Acceptance Flashcards
An Acceptance must agree to all the terms of an offer
Case authority:
Harvey v Facey (1893)
- Acceptance final & unqualified
- No variation between offer and acceptance
Offer can only be accepted that has been communicated
Case authority
Re Clarke (1927)
- Reward for naming a murderer case,
Can only accept if offer was addressed to the offeree
Cross offers are not acceptance
Even if they are identical!
Case Authority
Tinn v Hoffmann
- Iron case, offers crossed in the post
Counter offers do not amount to acceptance
Case authority
Hyde v Wrench
Battle of the forms Counter offer case
Butler Machine v Ex-Cell-O
- Machine price variation
Acceptance must be communicated in writing, orally or by conduct
Brogden v Metropolitan Railway
- Contract for sale of coal
Mere silence does not amount to acceptance
Felthouse v Bindley
- Auctioned horse case, If I do not hear from you, the horse is mine
- > Emphasises: Silence must be communicated to the offeror
Examples what does not amount to acceptance
- Person writes acceptance but never sends it
- Company resolves a share purchase but does not communicate that
- Where a person only gives notice to his agent
No communication is necessary where the terms of the offer lay out how to accept
Case authority
Carlill v Carbolic Smoke Ball Co
Authorised party may accept on behalf of offeree (e.g. by his agent)

- - - - - - -

Goals |
A: Using the acceptance flashcards, answer each of these:
(i) Which case is cited as authority that cross offers are not acceptance?
(ii) What was the contract in Brogden v Metropolitan Railway for?
(iii) Which rule is Harvey v Facey given as authority for?
B: Summarize the acceptance flashcards in two sentences.
Answer from the flashcards on acceptance and nothing else.

Records |
- - - - - - -

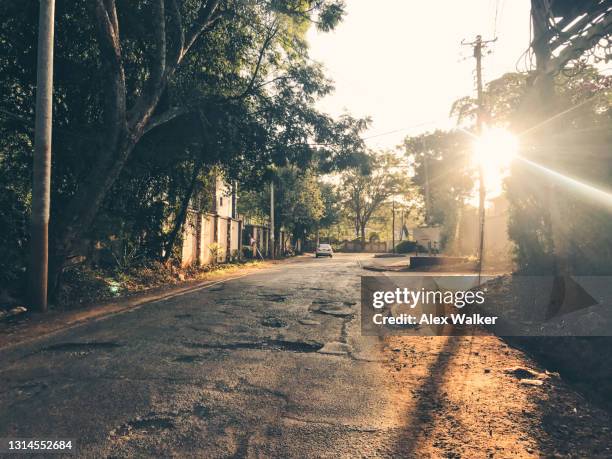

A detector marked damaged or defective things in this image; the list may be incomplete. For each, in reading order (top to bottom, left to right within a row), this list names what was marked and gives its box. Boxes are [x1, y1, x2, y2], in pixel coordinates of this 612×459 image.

- - - - - - -

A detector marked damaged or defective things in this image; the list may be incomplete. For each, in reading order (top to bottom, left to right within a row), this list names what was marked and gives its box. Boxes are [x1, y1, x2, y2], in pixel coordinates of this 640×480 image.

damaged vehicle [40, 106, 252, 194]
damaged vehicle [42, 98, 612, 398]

- - - - - - -

Responses by task |
A:
(i) Tinn v Hoffmann
(ii) The sale of coal
(iii) An acceptance must agree to all the terms of an offer.

B: An acceptance must agree to all the terms of an offer, and only an offer that has been communicated can be accepted, while cross offers and counter offers do not amount to acceptance. Acceptance must be communicated in writing, orally or by conduct, and mere silence is not enough, though no communication is necessary where the terms of the offer lay out how to accept.